**WHAT THIS TASK INVOLVES:** Edit the records from the line with "As evident here, what" up to and including the line with "406 millimetres", replacing "electrical outlet" with "wall socket" and leaving everything else unchanged. Give only those lines.
═════ RECORDS FOR THE TASK ═════
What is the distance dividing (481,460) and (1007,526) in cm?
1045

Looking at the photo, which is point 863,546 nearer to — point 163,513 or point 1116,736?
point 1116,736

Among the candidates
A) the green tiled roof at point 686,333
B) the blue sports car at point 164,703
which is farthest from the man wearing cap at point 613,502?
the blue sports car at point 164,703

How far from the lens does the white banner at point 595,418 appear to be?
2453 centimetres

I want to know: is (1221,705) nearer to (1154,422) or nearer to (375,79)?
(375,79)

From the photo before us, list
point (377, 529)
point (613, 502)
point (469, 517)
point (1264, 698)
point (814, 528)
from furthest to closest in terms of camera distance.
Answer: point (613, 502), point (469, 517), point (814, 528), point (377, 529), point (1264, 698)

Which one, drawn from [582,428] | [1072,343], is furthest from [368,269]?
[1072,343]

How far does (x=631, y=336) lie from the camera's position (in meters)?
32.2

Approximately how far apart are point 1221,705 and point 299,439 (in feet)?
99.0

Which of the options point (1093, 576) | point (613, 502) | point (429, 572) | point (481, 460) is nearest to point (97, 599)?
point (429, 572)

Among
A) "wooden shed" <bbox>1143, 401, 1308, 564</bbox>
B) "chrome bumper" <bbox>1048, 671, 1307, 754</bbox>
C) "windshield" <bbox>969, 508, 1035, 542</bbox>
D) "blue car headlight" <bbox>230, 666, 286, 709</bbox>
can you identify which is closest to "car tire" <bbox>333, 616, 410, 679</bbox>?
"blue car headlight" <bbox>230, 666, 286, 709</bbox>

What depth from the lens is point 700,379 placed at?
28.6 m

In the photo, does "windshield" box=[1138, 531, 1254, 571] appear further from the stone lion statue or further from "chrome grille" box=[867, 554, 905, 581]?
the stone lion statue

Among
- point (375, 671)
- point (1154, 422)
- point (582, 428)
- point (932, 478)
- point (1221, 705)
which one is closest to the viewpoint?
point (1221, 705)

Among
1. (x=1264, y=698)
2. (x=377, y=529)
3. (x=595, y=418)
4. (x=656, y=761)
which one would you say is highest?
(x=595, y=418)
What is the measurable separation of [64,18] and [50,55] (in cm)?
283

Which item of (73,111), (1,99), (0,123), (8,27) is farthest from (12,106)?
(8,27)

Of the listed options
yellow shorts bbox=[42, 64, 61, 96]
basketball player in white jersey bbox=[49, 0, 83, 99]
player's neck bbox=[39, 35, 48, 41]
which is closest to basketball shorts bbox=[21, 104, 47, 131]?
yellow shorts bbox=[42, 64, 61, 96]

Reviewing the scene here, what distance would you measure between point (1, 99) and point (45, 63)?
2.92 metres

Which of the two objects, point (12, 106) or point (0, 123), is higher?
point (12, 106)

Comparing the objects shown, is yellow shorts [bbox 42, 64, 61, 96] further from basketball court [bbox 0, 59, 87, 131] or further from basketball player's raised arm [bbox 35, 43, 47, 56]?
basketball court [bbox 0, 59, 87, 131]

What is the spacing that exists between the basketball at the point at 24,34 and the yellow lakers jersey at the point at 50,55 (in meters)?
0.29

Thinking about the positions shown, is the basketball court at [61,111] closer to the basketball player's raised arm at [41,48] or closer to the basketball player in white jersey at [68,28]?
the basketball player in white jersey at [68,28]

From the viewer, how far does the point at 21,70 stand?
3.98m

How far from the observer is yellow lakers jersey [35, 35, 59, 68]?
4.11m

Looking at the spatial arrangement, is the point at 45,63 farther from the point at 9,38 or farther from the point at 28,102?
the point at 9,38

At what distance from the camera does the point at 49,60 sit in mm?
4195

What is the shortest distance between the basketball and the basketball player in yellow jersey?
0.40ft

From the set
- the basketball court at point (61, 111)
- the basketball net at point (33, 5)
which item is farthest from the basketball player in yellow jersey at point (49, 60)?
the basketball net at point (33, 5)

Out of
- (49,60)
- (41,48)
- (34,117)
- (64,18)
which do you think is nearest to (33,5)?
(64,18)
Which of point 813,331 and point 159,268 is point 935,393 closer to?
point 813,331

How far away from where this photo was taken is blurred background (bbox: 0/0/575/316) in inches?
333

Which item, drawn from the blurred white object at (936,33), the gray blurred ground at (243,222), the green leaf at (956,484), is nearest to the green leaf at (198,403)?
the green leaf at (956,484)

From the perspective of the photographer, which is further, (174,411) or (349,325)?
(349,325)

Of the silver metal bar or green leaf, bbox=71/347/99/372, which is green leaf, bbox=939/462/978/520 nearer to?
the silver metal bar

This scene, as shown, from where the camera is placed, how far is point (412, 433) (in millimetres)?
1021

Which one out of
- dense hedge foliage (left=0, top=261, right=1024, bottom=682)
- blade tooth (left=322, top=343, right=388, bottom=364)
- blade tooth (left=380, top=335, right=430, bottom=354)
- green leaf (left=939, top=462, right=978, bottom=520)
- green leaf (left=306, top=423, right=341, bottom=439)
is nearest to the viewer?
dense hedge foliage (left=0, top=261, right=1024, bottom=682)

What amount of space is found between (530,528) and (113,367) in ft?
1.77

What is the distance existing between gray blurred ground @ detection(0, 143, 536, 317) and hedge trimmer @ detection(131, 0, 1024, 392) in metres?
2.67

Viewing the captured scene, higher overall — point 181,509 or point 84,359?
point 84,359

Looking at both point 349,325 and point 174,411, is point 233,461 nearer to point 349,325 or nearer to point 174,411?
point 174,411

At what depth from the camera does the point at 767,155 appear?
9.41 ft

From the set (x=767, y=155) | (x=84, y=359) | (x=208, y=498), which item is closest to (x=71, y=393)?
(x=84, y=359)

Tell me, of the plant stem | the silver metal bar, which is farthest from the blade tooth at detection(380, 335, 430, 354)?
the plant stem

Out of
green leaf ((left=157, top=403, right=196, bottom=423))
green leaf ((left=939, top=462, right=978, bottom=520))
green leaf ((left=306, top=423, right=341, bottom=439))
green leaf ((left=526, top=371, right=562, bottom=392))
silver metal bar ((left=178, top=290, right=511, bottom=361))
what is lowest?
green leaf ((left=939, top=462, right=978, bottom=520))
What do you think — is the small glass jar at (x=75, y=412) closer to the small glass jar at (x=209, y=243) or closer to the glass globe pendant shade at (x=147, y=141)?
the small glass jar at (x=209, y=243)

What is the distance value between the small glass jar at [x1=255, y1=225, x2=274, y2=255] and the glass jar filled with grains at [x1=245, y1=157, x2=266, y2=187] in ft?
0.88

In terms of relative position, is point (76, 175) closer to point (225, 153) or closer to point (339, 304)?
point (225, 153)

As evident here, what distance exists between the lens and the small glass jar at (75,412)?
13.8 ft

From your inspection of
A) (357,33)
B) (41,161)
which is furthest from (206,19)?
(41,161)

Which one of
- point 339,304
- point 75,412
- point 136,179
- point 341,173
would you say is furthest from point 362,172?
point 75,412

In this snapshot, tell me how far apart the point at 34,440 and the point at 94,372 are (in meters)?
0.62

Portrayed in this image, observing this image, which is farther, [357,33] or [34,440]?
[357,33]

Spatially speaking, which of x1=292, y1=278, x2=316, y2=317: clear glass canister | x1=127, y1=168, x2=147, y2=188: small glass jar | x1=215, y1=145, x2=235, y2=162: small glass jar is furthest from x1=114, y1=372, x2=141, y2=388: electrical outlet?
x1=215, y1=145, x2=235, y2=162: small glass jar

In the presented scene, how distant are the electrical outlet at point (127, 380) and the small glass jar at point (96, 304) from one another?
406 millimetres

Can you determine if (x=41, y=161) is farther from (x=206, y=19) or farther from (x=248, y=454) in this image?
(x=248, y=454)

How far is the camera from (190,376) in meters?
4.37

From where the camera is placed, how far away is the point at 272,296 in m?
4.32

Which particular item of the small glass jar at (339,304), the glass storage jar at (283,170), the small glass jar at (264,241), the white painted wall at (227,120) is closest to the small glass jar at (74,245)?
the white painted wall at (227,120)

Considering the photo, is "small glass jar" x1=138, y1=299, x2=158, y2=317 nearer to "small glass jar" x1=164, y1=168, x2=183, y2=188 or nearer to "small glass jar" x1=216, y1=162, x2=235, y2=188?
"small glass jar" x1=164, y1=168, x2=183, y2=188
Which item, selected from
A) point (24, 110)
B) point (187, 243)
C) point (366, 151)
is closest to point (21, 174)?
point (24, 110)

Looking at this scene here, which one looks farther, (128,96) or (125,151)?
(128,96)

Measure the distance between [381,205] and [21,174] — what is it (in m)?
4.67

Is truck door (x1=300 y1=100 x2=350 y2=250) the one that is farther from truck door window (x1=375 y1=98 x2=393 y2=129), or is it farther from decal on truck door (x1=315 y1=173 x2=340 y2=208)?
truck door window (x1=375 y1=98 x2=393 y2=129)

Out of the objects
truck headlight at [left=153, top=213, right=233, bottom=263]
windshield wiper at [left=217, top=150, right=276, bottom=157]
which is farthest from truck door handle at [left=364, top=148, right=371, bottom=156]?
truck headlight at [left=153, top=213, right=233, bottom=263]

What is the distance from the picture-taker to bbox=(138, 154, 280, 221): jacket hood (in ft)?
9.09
═════
**RESPONSE TO THIS EXERCISE:**
As evident here, what distance exists between the lens and the small glass jar at (75,412)?
13.8 ft

From your inspection of
A) (357,33)
B) (41,161)
which is furthest from (206,19)?
(41,161)

Which one of
- point 339,304
- point 75,412
- point 136,179
- point 341,173
would you say is furthest from point 362,172?
point 75,412

In this snapshot, tell me how far apart the point at 34,440 and the point at 94,372 are (in meters)?
0.62

Portrayed in this image, observing this image, which is farther, [357,33] or [34,440]?
[357,33]

Spatially speaking, which of x1=292, y1=278, x2=316, y2=317: clear glass canister | x1=127, y1=168, x2=147, y2=188: small glass jar | x1=215, y1=145, x2=235, y2=162: small glass jar is furthest from x1=114, y1=372, x2=141, y2=388: wall socket?
x1=215, y1=145, x2=235, y2=162: small glass jar

In the presented scene, how distant are the wall socket at point (127, 380) and the small glass jar at point (96, 304) from one another?
406 millimetres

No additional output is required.